The Hamilton Public Library opened the Binbrook branch, which was established in 1966. The current, open concept design building opened to the public in 1982, and was renovated in April 2018.

The community also has a community centre, arena, soccer fields, and the Binbrook Conservation area.

== Binbrook Agricultural Society ==
The Binbrook Agricultural Society (BAS) is a volunteer-run organization established in 1854.

Open seasonally, the Binbrook farmers' market is an event highlighting local growers and artisans. The market takes place at the fairgrounds, which is the host of one of North America's oldest fall fairs. The fairgrounds and Agricultural Hall are home to many community events and lie at the centre of the community.

==Binbrook Conservation Area==
The Binbrook Conservation Area is a 396-hectare (978-acre) tract of land owned and operated by the Niagara Peninsula Conservation Authority. Of this area, 174 hectares (430 acres) are covered by picturesque Lake Niapenco. The area was purchased by the NPCA in 1968. The lake was formed after the completion of the 1971 dam. The dam was built to augment the Welland River's summer water flow and provide seasonal flood control.

The lake is surrounded by open meadows, hardwood forests, and reforested areas. There were once campgrounds in the conservation area. The old campground access roads now provide the basis for many hiking trails at the Binbrook Conservation Area.

==Demography==
The population of the Binbrook population centre was 10,791 at the Canada 2021 Census.

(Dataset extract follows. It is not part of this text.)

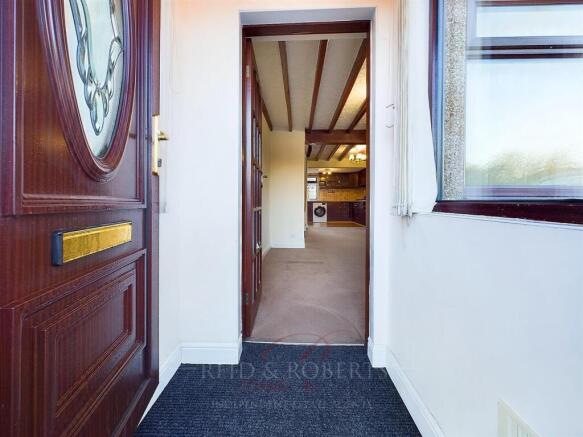 Enterance Hallway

The community still has its roots in farming, and new residents continue to support the local farming community while encouraging the vitality and growth of the village.

== Education ==
The town of Binbrook is home to three elementary schools. Bellmoore is run by the Hamilton-Wentworth District School Board (HWDSB), while St. Matthew and Our Lady of Hope are run by the Hamilton-Wentworth Catholic District School Board (HWCDSB).

Originally founded by Dr. Leslie Bell in 1955, Bellmoore Elementary School was reopened in 2012 and currently serves students from junior kindergarten through grade 8. Bellmoore is home to the Bellmoore Bulldogs.

St. Matthew Catholic Elementary School was opened on May 3, 2010 and was blessed by the Most Reverend'Anthony F. Tonnos on June 13. The elementary school was the first elementary school in Hamilton and one of the first in Ontario to employ a Leadership in Energy and Environment Design (LEED). St. Matthew is home to the St. Matthew Mustangs.

Our Lady of Hope Catholic Elementary School was opened on March 9, 2021. It enrolls students from junior kindergarten through grade 8. Our Lady of Hope is home to the Our Lady of Hope Hawks.